On Revision as Sculpting
Revision is not fixing mistakes — it is discovering what the poem was trying to become. Lessons from sculpture applied to the editing desk.
On Revision as Sculpting
Michelangelo said that the sculpture already exists inside the marble. The sculptor's job is to remove everything that is not the sculpture. I think about this every time I sit down to revise a poem.
The First Draft Is the Block
A first draft is raw material. It contains the poem, but it also contains everything that is not the poem — the throat-clearing, the false starts, the lines you wrote to get to the line you needed. This excess is not waste. It was necessary. You had to write through it to find the shape hidden inside.
The mistake most writers make is treating revision as correction. They look for errors — a weak adjective here, a broken rhythm there — and fix them. But this is like polishing the surface of the marble without ever picking up the chisel. The real work of revision is removal.
Subtractive Editing
Try this exercise: take a draft and cut it in half. Not by trimming a word here and there, but by removing entire stanzas, whole movements of thought. What survives?
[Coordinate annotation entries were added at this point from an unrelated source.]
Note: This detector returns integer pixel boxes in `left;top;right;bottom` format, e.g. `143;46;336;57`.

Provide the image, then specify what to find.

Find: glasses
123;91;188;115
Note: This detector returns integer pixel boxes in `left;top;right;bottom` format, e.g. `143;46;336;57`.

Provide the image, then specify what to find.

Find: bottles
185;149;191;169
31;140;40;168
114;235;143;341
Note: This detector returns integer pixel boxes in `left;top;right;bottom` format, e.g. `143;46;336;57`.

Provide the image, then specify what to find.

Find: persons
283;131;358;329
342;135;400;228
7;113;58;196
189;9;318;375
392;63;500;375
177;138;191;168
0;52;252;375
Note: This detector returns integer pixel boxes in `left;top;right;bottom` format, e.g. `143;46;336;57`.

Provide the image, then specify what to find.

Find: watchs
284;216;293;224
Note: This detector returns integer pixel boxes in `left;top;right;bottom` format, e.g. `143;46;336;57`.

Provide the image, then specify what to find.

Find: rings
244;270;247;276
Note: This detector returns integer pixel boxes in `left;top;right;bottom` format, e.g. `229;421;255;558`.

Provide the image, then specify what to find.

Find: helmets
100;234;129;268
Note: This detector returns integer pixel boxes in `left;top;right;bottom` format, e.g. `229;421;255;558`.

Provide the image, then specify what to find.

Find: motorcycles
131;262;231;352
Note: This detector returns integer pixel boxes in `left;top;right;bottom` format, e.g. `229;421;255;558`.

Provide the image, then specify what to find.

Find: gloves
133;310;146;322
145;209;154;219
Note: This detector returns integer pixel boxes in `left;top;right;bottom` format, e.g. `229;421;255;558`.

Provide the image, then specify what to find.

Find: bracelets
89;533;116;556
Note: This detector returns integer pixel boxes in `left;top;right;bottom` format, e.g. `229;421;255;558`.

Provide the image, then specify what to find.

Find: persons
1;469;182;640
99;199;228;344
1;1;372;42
Often, the poem that emerges from this violence is sharper and more surprising than the original. You discover that the third stanza was doing the work of the entire piece. The rest was scaffolding.
Elizabeth Bishop famously revised "One Art" through seventeen drafts. If you look at the progression, the poem doesn't get better in a linear way. It gets more itself. Each draft peels away a layer that isn't quite right until the final version feels inevitable — as if it could not have been written any other way.
When to Stop
A sculptor knows to stop when one more chip of marble would ruin the form. A poet must develop the same instinct. Over-revision is real. You can sand a poem down to nothing, lose the grain and texture that gave it life.
I stop when I read the poem aloud and my body doesn't flinch. Not when it's perfect — perfection is a myth that keeps people from finishing things. I stop when the poem feels like itself: rough in the right places, smooth where it needs to be, and alive in the hand.
The Courage to Remove
The hardest part of revision is cutting lines you love. You wrote something beautiful, but it doesn't belong to this poem. It belongs to another poem, or to no poem at all. You must let it go.
Keep a file of orphaned lines. Some will find homes later. Most won't. That's fine. The willingness to sacrifice good lines for the sake of the whole — that is what separates revision from mere tinkering.